====== Working data ======
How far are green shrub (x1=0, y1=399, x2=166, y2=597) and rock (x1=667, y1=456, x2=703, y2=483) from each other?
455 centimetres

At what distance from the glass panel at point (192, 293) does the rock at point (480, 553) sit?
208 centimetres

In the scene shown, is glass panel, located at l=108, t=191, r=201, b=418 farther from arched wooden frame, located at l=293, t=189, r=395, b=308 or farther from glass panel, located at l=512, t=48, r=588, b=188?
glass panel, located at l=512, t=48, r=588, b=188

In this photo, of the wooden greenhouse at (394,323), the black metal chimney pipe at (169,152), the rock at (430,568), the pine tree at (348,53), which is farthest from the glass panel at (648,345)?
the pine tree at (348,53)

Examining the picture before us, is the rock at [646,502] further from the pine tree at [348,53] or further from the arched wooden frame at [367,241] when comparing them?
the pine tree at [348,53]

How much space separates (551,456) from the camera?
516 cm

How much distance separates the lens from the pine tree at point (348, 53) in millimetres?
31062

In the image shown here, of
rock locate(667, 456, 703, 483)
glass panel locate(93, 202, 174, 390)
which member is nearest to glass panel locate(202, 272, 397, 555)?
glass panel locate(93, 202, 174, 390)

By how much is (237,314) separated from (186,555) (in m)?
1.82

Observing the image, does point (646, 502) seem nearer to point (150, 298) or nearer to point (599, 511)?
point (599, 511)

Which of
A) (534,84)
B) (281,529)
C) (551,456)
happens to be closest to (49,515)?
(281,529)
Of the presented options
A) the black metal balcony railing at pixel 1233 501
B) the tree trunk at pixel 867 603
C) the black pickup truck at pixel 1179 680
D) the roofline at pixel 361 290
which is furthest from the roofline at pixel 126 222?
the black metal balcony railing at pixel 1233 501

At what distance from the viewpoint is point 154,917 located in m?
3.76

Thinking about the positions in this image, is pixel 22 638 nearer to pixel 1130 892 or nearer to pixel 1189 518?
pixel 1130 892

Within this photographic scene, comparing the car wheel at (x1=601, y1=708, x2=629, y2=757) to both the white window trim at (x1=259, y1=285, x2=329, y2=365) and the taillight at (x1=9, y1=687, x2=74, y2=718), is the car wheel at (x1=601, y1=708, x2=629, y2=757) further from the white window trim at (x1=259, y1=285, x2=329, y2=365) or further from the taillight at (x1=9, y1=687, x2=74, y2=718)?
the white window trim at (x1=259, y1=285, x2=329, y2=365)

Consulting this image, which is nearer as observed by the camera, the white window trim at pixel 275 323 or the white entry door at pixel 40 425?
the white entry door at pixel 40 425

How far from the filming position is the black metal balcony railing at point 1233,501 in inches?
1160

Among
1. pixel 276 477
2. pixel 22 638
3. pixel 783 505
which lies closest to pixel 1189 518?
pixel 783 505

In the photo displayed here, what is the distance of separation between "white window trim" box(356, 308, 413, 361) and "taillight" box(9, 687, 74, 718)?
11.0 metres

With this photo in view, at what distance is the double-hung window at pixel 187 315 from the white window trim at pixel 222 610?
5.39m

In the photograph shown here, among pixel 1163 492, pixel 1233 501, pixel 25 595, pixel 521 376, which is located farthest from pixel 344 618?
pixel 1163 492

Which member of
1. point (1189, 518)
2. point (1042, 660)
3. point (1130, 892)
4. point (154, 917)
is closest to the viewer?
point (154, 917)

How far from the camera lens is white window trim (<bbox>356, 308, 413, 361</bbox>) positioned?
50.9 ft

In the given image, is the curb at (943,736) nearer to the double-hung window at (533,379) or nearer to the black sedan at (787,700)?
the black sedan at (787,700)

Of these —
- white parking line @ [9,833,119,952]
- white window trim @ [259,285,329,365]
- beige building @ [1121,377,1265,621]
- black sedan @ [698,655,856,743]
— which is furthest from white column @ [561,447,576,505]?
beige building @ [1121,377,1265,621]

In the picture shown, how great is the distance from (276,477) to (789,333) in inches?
======
**What is being asked**. Repeat all the entries exactly as given.

**Response**.
How far are green shrub (x1=0, y1=399, x2=166, y2=597) and rock (x1=667, y1=456, x2=703, y2=483) from each other?
455 centimetres

At what distance from the glass panel at point (192, 293) does the rock at point (480, 553) sit?
208 centimetres

In the scene shown, is glass panel, located at l=108, t=191, r=201, b=418 farther from arched wooden frame, located at l=293, t=189, r=395, b=308 or farther from glass panel, located at l=512, t=48, r=588, b=188?
glass panel, located at l=512, t=48, r=588, b=188

In this photo, of the wooden greenhouse at (394,323), the black metal chimney pipe at (169,152), the rock at (430,568), the pine tree at (348,53), which is farthest from the glass panel at (648,345)?
the pine tree at (348,53)

Examining the picture before us, is the rock at [646,502] further from the pine tree at [348,53] or further from the arched wooden frame at [367,241] when comparing them?
the pine tree at [348,53]

How much space separates (551,456) from the camera?
516 cm

How much distance separates the lens from the pine tree at point (348, 53) in millimetres?
31062

In the image shown here, of
rock locate(667, 456, 703, 483)
glass panel locate(93, 202, 174, 390)
which member is nearest to glass panel locate(202, 272, 397, 555)?
glass panel locate(93, 202, 174, 390)

By how much is (237,314) separated from (186,555) (in m)?
1.82

Observing the image, does point (646, 502) seem nearer to point (150, 298) or nearer to point (599, 511)?
point (599, 511)

Which of
A) (534,84)
B) (281,529)
C) (551,456)
happens to be closest to (49,515)?
(281,529)
Of the presented options
A) the black metal balcony railing at pixel 1233 501
B) the tree trunk at pixel 867 603
C) the black pickup truck at pixel 1179 680
D) the roofline at pixel 361 290
which is furthest from the roofline at pixel 126 222?
the black metal balcony railing at pixel 1233 501

At what distance from the viewpoint is point 154,917 located in m?
3.76

Thinking about the positions in this image, is pixel 22 638 nearer to pixel 1130 892 or nearer to pixel 1189 518?
pixel 1130 892

Within this photographic scene, comparing the car wheel at (x1=601, y1=708, x2=629, y2=757) to both the white window trim at (x1=259, y1=285, x2=329, y2=365) and the taillight at (x1=9, y1=687, x2=74, y2=718), is the car wheel at (x1=601, y1=708, x2=629, y2=757) further from the white window trim at (x1=259, y1=285, x2=329, y2=365) or further from the taillight at (x1=9, y1=687, x2=74, y2=718)?
the white window trim at (x1=259, y1=285, x2=329, y2=365)

Consulting this image, which is nearer as observed by the camera, the white window trim at pixel 275 323 or the white entry door at pixel 40 425?
the white entry door at pixel 40 425

How far from the filming position is the black metal balcony railing at point 1233,501 in inches?
1160

Among
1. pixel 276 477
2. pixel 22 638
3. pixel 783 505
which lies closest to pixel 1189 518?
pixel 783 505

In the photo displayed here, what is the distance of separation between "white window trim" box(356, 308, 413, 361) and "taillight" box(9, 687, 74, 718)?
11.0 metres

With this photo in view, at what distance is the double-hung window at pixel 187 315 from the white window trim at pixel 222 610?
5.39m

In the photograph shown here, among pixel 1163 492, pixel 1233 501, pixel 25 595, pixel 521 376, which is located farthest from pixel 344 618?
pixel 1163 492

Which member of
1. point (1189, 518)
2. point (1042, 660)
3. point (1130, 892)
4. point (154, 917)
is closest to the viewer?
point (154, 917)

How far from the camera lens is white window trim (<bbox>356, 308, 413, 361</bbox>) positioned?
50.9 ft

In the given image, is the curb at (943,736) nearer to the double-hung window at (533,379) or nearer to the black sedan at (787,700)?
the black sedan at (787,700)

Of these —
- white parking line @ [9,833,119,952]
- white window trim @ [259,285,329,365]
- beige building @ [1121,377,1265,621]
- black sedan @ [698,655,856,743]
— which is furthest from white column @ [561,447,576,505]?
beige building @ [1121,377,1265,621]

In the picture shown, how great is the distance from (276,477) to (789,333) in inches?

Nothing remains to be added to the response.